Working data |
_ _ _

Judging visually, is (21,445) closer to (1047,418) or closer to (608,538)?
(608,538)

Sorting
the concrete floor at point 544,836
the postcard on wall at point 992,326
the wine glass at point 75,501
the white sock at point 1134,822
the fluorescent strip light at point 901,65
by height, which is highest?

_ _ _

Description of the task | Turn the entries above into a numbered list with one line per item, leaving out the blank lines.

Worked answer |
1. Judging visually, is (21,445) closer to (1047,418) or closer to (608,538)?
2. (608,538)
3. Sorting
4. the concrete floor at point 544,836
5. the postcard on wall at point 992,326
6. the wine glass at point 75,501
7. the white sock at point 1134,822
8. the fluorescent strip light at point 901,65
9. by height, which is highest?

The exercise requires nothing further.